What the task asks:
Count the lines in the material below that contain the string "large", treating uppercase and lowercase as different, and reply with that number alone.

(Lines of data)
----------

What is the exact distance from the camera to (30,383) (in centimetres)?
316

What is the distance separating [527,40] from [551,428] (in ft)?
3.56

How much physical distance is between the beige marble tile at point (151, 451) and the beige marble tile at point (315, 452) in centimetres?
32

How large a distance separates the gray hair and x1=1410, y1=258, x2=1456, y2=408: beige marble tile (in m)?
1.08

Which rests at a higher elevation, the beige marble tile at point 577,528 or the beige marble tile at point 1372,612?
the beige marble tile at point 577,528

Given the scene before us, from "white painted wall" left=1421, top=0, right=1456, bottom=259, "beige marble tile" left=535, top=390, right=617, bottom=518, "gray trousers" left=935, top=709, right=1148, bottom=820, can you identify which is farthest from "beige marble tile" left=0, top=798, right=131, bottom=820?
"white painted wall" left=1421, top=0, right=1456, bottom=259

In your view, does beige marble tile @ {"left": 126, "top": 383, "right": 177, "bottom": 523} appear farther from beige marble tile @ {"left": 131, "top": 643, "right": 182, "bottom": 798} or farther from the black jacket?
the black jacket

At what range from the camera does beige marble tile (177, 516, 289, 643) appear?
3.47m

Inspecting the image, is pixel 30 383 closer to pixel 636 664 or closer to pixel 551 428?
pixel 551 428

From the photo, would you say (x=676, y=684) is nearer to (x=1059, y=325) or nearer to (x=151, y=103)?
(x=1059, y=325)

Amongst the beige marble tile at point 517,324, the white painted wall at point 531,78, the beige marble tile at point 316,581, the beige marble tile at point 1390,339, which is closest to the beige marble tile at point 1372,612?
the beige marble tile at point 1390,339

----------

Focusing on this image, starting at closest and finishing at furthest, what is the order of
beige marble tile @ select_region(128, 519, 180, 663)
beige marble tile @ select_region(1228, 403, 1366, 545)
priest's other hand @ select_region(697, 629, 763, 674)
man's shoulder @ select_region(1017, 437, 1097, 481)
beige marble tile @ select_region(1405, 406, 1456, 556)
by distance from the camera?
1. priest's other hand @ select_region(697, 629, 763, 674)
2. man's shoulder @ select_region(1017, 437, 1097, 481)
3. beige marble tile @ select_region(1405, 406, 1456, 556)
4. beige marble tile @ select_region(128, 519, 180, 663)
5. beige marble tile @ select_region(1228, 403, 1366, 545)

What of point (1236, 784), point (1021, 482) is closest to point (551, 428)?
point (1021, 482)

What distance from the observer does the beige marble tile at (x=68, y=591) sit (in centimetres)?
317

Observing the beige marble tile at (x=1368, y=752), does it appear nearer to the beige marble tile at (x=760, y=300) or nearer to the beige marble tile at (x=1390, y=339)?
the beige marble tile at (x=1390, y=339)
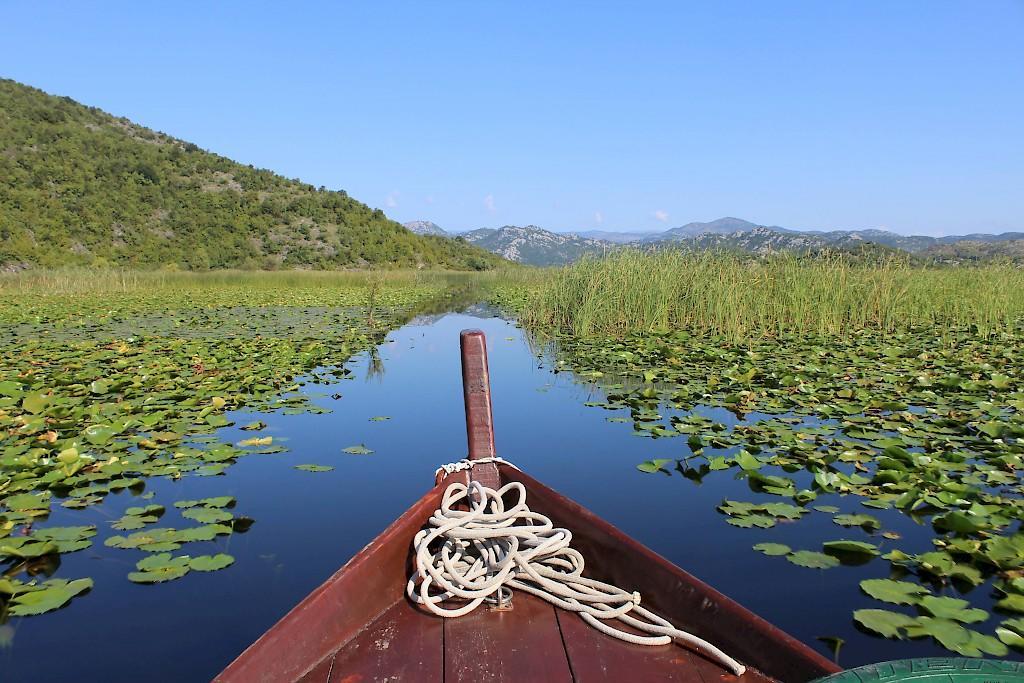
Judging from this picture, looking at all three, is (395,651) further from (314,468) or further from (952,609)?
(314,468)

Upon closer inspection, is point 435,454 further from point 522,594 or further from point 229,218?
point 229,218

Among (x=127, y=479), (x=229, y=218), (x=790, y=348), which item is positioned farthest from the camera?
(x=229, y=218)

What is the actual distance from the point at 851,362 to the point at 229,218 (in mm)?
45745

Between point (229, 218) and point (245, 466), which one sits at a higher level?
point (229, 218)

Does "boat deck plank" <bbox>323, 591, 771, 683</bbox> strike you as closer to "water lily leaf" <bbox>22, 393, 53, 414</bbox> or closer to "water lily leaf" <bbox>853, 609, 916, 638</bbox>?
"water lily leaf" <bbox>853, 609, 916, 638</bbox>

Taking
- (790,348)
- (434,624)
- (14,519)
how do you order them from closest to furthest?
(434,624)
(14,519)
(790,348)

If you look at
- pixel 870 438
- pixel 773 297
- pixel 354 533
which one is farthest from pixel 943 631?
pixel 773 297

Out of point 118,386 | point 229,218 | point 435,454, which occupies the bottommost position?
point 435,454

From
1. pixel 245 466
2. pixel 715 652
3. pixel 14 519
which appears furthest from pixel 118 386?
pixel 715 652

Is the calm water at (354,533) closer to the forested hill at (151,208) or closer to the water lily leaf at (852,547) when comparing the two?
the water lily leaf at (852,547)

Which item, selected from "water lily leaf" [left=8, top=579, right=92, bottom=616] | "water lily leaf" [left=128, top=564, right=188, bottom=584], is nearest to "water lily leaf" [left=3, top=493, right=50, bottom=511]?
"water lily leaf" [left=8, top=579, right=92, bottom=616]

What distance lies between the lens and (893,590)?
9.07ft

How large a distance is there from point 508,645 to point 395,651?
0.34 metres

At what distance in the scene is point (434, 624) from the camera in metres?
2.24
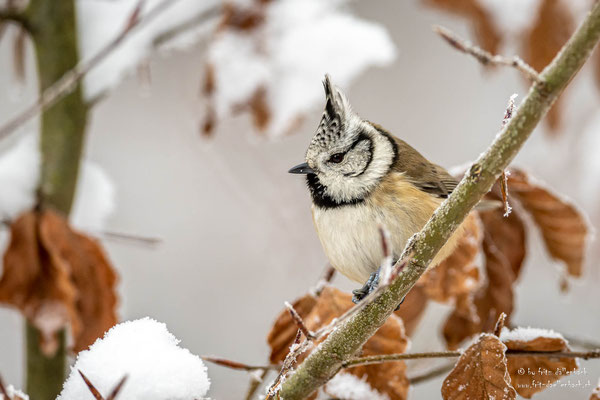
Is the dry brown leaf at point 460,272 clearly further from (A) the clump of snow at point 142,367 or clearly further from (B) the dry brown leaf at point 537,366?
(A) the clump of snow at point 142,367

----------

Result:
2